2016 Postmortem
In reply to the discussion: George McGovern strongly called for the redistribution of income -- and lost 49 states to 1. [View all]Jack Rabbit
(45,984 posts)First of all, McGovern was principally an anti-war candidate running on Americans' disaffection with with the conflict in Vietnam against an incumbent president. In the end, Nixon got no better deal after the 1972 election to end American involvement in Vietnam than he could have gotten the day he took office four years earlier. Nixon used the power of incumbency to take the war issue away from McGovern. The numbers of American combat forces were steadily being reduced and peace negotiations were ongoing. Nixon even sent Dr. Kissinger to the negotiations in Paris, which lent a greater sense of gravity to the negotiations. In October, Kissinger thought he had an agreement and announced "Peace is at hand." Even though Nixon rejected that particular agreement and resumed bombing North Vietnam after the election, the message received by the American people was one of "Chill, I've got this." Thus the war, which McGovern's supporters (your most humble hare among them) thought would continue to be an issue after Labor Day, wasn't.

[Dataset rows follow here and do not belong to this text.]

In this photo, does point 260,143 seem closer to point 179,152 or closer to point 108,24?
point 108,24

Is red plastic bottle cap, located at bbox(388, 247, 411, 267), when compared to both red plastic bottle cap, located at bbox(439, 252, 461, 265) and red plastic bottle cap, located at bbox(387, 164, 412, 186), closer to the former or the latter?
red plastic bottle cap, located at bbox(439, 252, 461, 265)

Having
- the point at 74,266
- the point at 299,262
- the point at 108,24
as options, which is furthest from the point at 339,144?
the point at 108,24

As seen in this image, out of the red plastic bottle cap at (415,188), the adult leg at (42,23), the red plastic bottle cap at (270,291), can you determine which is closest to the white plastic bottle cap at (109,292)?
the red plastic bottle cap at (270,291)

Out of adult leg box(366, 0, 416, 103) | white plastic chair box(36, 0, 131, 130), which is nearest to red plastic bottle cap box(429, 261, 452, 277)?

Bernie is running for an open presidency. If he is the nominee, there isn't much President Obama can do to undermine Bernie's candidacy without undermining his own legacy. Bernie will be running against the last Republican clown standing, who will only have a chance of winning if the corporatist Democrats revolt and run an alternative Democrat on a third party, a stunt that runs the risk of permanently dividing the Democratic Party. I don't think they really want to do that. I hate to say it (OK, I relish saying it), but if Bernie wins the nomination, who else are the corporatist Democrats going to vote for?
That brings us to the "second of all." Second of all, Bernie is not running against something that is going away or can be easily swept under the rug.
What Bernie is running against isn't other Democratic politicians, but the corporate establishment that foots the bill for their campaigns and has corrupted them in the process. Many of us (including your most humble hare) voted for President Obama in 2008 hoping for a change from the established policies of Ronald Reagan and George Bush the Preppy, which were made bipartisan by Bill Clinton. Bush the Frat Boy took those policies to an ideological extreme and demonstrated how bad they could be. The change we had hoped for under Obama was not forthcoming. Obama continued the same neoliberal policies and got the same results: a widening income gap. Has Obama been a better president than Bush the Frat Boy? Of course he has. My cat, Swashbuckler, would be have made a better president that Bush the Frat Boy. Has Obama been a second coming of FDR? No, he hasn't. Unfortunately, that is what history demanded of him.
Income inequality, political corruption and corporate tyranny are not going to go away between now and November. First of all, these are bigger problems than was the Vietnam War. Second, for eight years President Obama has been a greater part of the problem than he has been part of the solution, starting with his failure to prosecute crooked Wall Street bankers and going up to his negotiating and pushing bad trade deals like the Trans-Pacific Partnership and the even worse Trade in Services Agreement. The problems that arise from neoliberalism (or supply-side economics, trickle down economics, Reaganomics, voodoo economics, really fucked up economics or whatever name its called) won't be swept under the carpet until election day without the lumps showing, like Nixon did with the Vietnam War during the election campaign of 1972.
Neoliberalism is a monster pig. It's really ugly and no one can just put lipstick on it and pretend it's a nubile young lady named Monique. That monstrous, ugly pig is the pet of some very powerful masters, who paid off the Congressmen and state legislators who are supposed to represent us. Crooked corporatist bribed our politicians. Or maybe bribed isn't the right word since the laws were changed to distinguish a bribe from a generous campaign contribution. The corporatist tyrants have bought our politicians and by doing so have deprived the people of our voice. We know it's ugly and not very many politicians in the last three and half decades have had the courage have been willing to say it, even if we know it. We aren't fooled, but there is no one to tell the truth.
Until now. That is why Bernie Sanders is going to be president starting in January.